Back in Alberta, the unpleasant nature of enforcing no-smoking rules led Medicine Hat hospital security to even offer a coffee card to on-site smokers when informing them of the smoke-free policy to lessen confrontations. Currently, a script even directs hospital security in Alberta on how best to direct smokers offsite to smoke.
A telling recommendation from patients, visitors and medical staff interviewed by Schultz and her team was to create designated smoking areas, even smoking enclosed areas.
Today at the Foothills Medical Centre, which is experiencing a COVID-19 outbreak on several units, this smoking area seems like a bit of a detente – even as Alberta awaits proclamation of a law (Bill 19) at some point this fall similar to those in Ontario, New Brunswick, P.E.I., Northwest Territories and Nunavut that makes smoking illegal on hospital grounds rather than a matter of policy. “Having a law matters,” says Rob Cunningham, Policy Analyst with the Canadian Cancer Society. “It has more teeth than just a policy.”
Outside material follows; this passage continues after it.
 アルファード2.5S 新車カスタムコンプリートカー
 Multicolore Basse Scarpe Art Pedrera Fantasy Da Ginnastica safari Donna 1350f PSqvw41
Indeed, Alberta Health Services lobbied for legislation with more serious fines. The new law specifies “No person shall smoke or vape on a hospital property, including the building, grounds, and parking areas used in relation to the hospital property” and raises fines to $1,000 for a first offence and $5,000 for a second. But even with these new provisions, it’s unclear how authorities will move beyond a desire to avoid confrontation, not discourage smoker patients from seeking health care.
Non smokers continue to speak out against lack of enforcement at the Foothills site. “If I have to walk through that person who is smoking, that puts me in a vulnerable state,” cancer patient Tim Allsopp told Global News.
Similarly, I’d written to Friesen in 2016 as a patient who’d had it with inhaling smoke while accessing medical care at various Calgary public hospitals and clinics. A respiratory therapist summed up to me: “I hold my breath and run in the doors to work.” So this new smoking area away from hospital doors seems to make practical sense. Indeed, there’s no example of a smoke-free hospital site anywhere in the literature that is actually smoke free and many studies have found that enforcement can bring harm to patients.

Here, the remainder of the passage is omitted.